MEMMORIUM

            O
quarto na penumbra. Sou um velho cansado de tudo. O corpo imóvel pedindo
repouso… O menino portando um ramalhete de flores silvestres aproxima-se da
cama. Seu olhar inocente me fita:- “Quem será?” penso eu.
         – Eu sou você! Essas flores foram
colhidas naquele dia em que fui visitar vovó Maria Inês, lembra? Noventa e
tantos anos já se passaram.
         – Vovó Maria Inês! Vovó com seus doces
e seus afagos, uma sombra de amor enfeitando minha infância, esse menino doido
dizendo que sou eu.
         – Valdo! Eu sou você. A tua memória me
tornou criança para recordar toda uma vida, a tua vida. Sou o depósito dos teus
sonhos, o menino que vive em ti, a esperança nunca perdida, a chama que te move
à parte luminosa do teu longo caminho.
         – Menino maluquinho! Não posso negar, é
a minha imagem… Meu Deus! Como fui feliz. A casa simples no sitio de meus
pais… Meus irmãos, primos, tias, parentes, risos. A mudança para a cidade, os
estudos, as lutas, a vontade de vencer, a gana de viver num futuro melhor… As
muitas vitórias, os poucos fracassos. Dores de amores, dores de dores, dores
sem dores. Um homem e seu mundo, um homem conquistando seu espaço no mundo…

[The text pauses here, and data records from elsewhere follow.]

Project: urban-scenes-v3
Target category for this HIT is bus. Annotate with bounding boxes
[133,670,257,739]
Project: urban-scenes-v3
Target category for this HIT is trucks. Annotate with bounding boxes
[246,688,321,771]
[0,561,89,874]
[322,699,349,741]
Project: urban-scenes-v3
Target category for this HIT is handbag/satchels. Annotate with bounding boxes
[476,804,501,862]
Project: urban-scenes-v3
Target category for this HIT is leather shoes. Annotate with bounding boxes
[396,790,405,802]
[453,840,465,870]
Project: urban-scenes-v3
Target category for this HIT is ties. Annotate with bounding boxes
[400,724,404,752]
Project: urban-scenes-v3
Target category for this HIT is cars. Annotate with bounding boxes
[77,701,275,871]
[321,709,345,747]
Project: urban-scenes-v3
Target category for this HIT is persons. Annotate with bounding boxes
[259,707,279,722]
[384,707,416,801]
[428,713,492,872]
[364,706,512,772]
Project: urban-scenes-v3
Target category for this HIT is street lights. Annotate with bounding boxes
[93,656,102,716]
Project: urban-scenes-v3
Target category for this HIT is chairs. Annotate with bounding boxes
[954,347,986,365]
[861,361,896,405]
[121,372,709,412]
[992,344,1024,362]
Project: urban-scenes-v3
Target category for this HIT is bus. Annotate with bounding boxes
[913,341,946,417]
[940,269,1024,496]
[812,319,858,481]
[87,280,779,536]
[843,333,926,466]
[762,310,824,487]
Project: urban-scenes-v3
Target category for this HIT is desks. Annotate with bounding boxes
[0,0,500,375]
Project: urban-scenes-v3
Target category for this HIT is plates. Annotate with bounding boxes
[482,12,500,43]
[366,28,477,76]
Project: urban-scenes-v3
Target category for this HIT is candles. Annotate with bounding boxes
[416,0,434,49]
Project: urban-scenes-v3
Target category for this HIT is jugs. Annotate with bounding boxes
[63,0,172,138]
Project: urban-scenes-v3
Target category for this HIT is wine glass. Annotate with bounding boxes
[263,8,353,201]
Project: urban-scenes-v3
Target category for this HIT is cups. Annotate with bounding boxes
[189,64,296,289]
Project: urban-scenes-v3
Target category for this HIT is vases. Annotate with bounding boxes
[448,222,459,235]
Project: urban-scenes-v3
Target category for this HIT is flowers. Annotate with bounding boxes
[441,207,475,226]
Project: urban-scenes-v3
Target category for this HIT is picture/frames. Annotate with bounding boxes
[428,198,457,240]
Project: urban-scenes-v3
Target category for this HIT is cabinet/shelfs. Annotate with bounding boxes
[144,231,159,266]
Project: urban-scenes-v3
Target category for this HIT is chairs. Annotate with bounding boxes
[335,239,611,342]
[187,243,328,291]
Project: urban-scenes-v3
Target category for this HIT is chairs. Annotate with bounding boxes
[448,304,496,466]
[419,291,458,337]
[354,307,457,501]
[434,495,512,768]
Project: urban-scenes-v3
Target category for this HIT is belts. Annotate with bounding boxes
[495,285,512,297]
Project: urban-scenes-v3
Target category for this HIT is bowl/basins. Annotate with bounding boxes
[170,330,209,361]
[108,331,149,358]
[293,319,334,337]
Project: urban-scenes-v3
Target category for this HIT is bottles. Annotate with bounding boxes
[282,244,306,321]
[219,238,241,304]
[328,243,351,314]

Um homem que foi um vencedor. Essa mansão! O cofre camuflado na parede onde
guardo parte do meu ouro… Meus filhos sem tempo para uma visita ao pai
doente… Minha poderosa família, meus herdeiros… Meu sangue pobre que
transformei em nobre… Minha luta.
         – Valdo! Tudo isso ficará aqui. Em que
parte da jornada me abandonou? Onde ficou o menino que sonhava? Que acreditava
em magia e era feliz!O adolescente que queria modificar o mundo?Que amava a
natureza e que se encantava com os mistérios da vida?
         – Ah! Meu menino. Dessa criança me
afastei. Com suas crenças, sua inútil amabilidade era um estorvo ao sucesso
profissional. Tornei-me um empresário famoso, a riqueza chegou, esqueci do
riacho onde pescava nos dias infantis, dos parentes pobres que só pediam
favores, dos amigos perdedores, do nascer do sol, das estrelas, da
simplicidade… Tornei-me um nobre, como nobre vivi.
         – Valdo, Valdo! Que valia teve o sangue
nobre se a tua alma é pobre?Vistes de mãos vazias e de mãos vazias partirás. Repara!…
Nesse luxuoso aposento com quadros valiosos nas paredes, quadros cujo valor saciaria
a fome de muitos e que servem de enfeites a tua doença terminal, apenas mostram
a tua solidão!
         – Menino! Esses quadros famosos
custaram o suor de meus empregados, foi à paga pelo muito que os ajudei.
         – Mentes! Pois sabes das lágrimas que
tua extrema avareza causou.
         – Criança! O que é meu foi conquistado…
         – Nada de material se conquista
verdadeiramente, pois tudo fica aqui… Quando nascestes eras uma pedra bruta a
ser trabalhada, lapidada, transformada em uma jóia viva, um ser humano buscando
a perfeição…
         – Criança… Criança! De quem são as
sombras que te acompanham?
         – São amigos e inimigos que aguardam…
         – Aguardam o quê?
         – O momento da partida que se
aproxima…
         – Vou morrer?Assim sozinho! Como um traste
velho abandonado…
         – É à hora de colher o que semeou… Nem
tudo são flores, nem tudo são dores, algum bem foi feito e como informei de
mãos vazias todo o homem parte, a fortuna está no coração, o único cofre que
nunca será roubado e nele está guardado a compreensão, o amor, a humildade…
Esses bens que as traças jamais comerão.
         – Ah meu menino! O cansaço me invade,
uma doce lassidão… Quero dormir, esquecer essa conversa sem pé nem cabeça…
Obedeça-me! Dá-me tua mão.
         – Segura minha mão. Agora!… Voltarás
a ser o menino e eu serei o teu guardião.